◆ **Exercise directions**: Output only the lines from the line holding "Operarios de limpieza" through the close of the records, exactly as they appear, with all pictures omitted.

◆ **Collected data entries**:
○ ○ ○ ○ ○ ○ ○

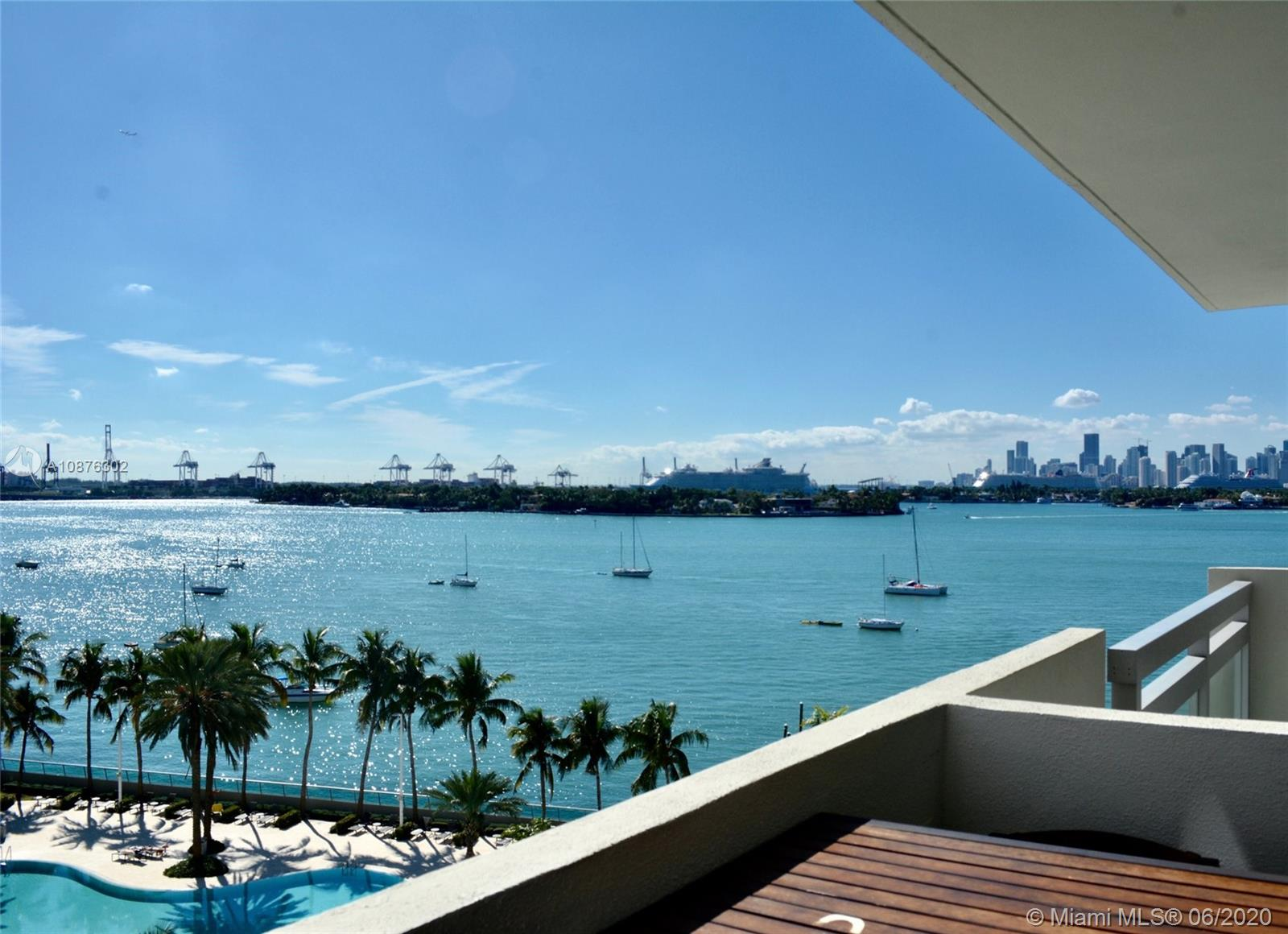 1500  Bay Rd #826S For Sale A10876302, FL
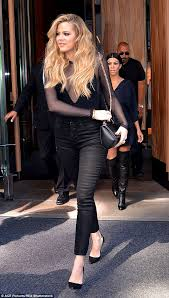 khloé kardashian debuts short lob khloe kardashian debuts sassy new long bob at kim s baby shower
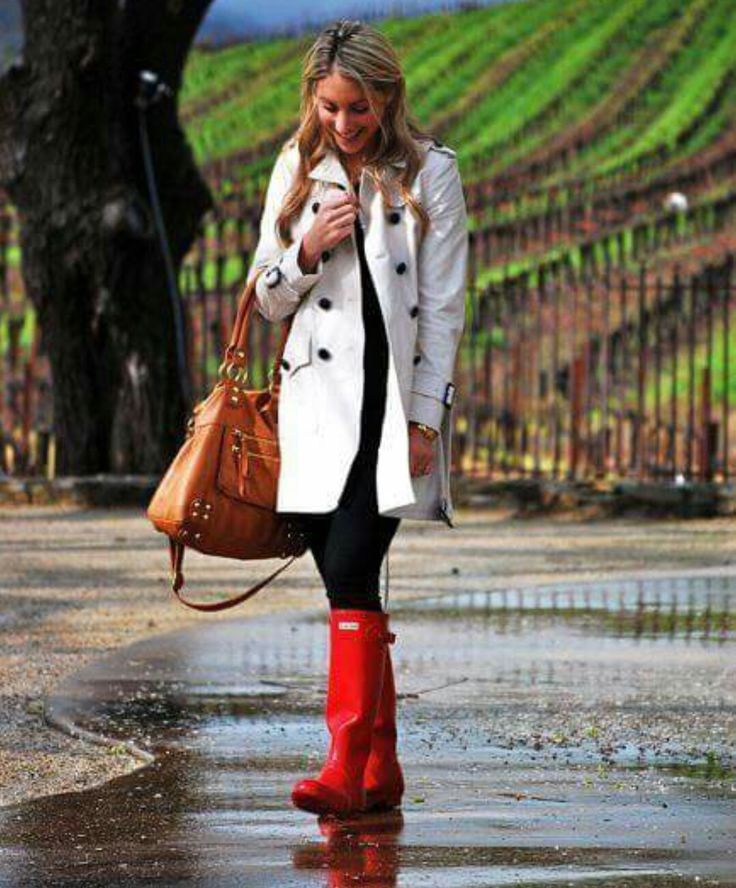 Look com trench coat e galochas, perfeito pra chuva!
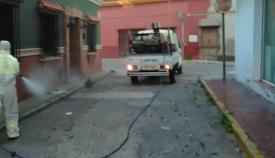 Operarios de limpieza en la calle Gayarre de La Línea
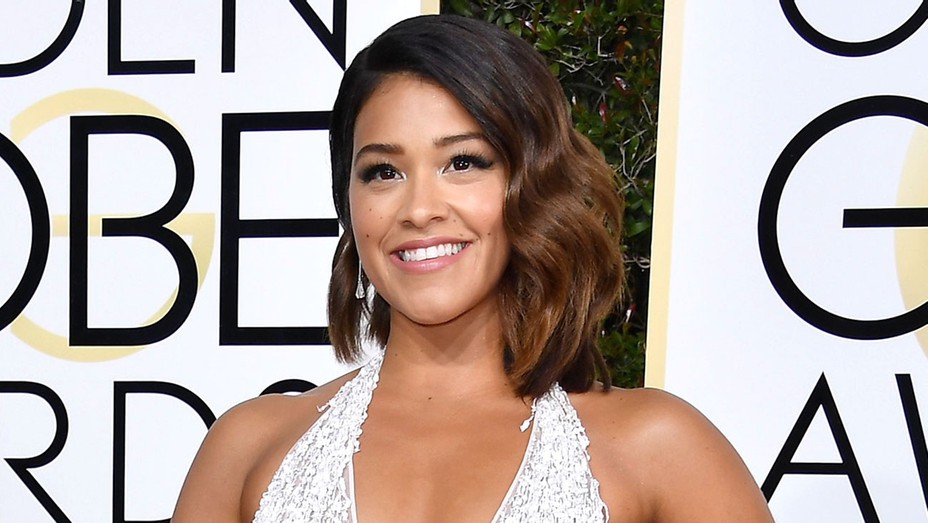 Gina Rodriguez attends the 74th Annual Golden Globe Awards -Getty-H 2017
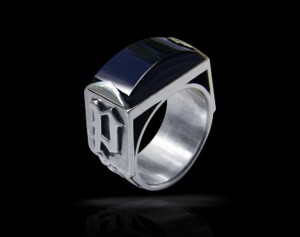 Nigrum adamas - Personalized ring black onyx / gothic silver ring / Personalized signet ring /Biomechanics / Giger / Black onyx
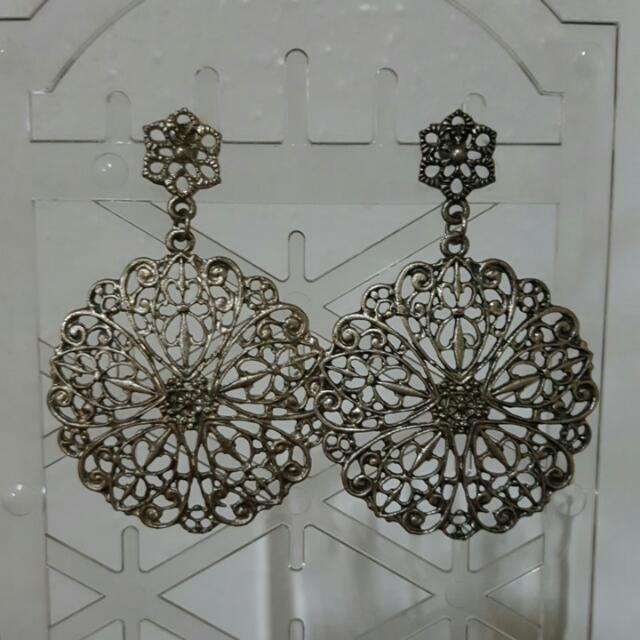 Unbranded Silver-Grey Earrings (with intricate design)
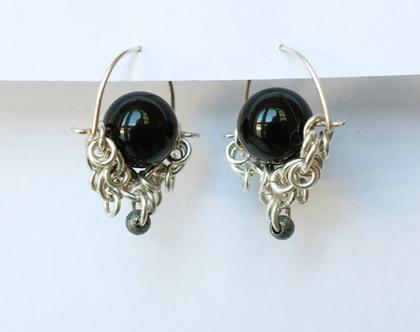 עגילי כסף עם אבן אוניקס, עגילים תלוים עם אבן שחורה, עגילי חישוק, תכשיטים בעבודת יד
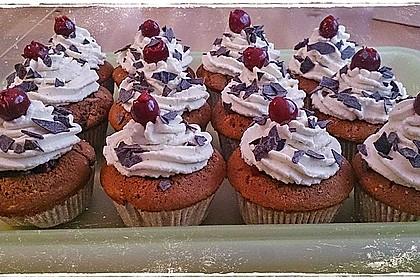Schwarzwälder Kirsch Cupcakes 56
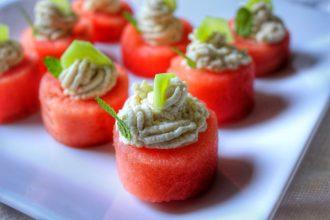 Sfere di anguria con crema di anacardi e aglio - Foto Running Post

○ ○ ○ ○ ○ ○ ○

◆ **Answer for this exercise**:
 Operarios de limpieza en la calle Gayarre de La Línea
 Gina Rodriguez attends the 74th Annual Golden Globe Awards -Getty-H 2017
 Nigrum adamas - Personalized ring black onyx / gothic silver ring / Personalized signet ring /Biomechanics / Giger / Black onyx
 Unbranded Silver-Grey Earrings (with intricate design)
 עגילי כסף עם אבן אוניקס, עגילים תלוים עם אבן שחורה, עגילי חישוק, תכשיטים בעבודת יד
Schwarzwälder Kirsch Cupcakes 56
 Sfere di anguria con crema di anacardi e aglio - Foto Running Post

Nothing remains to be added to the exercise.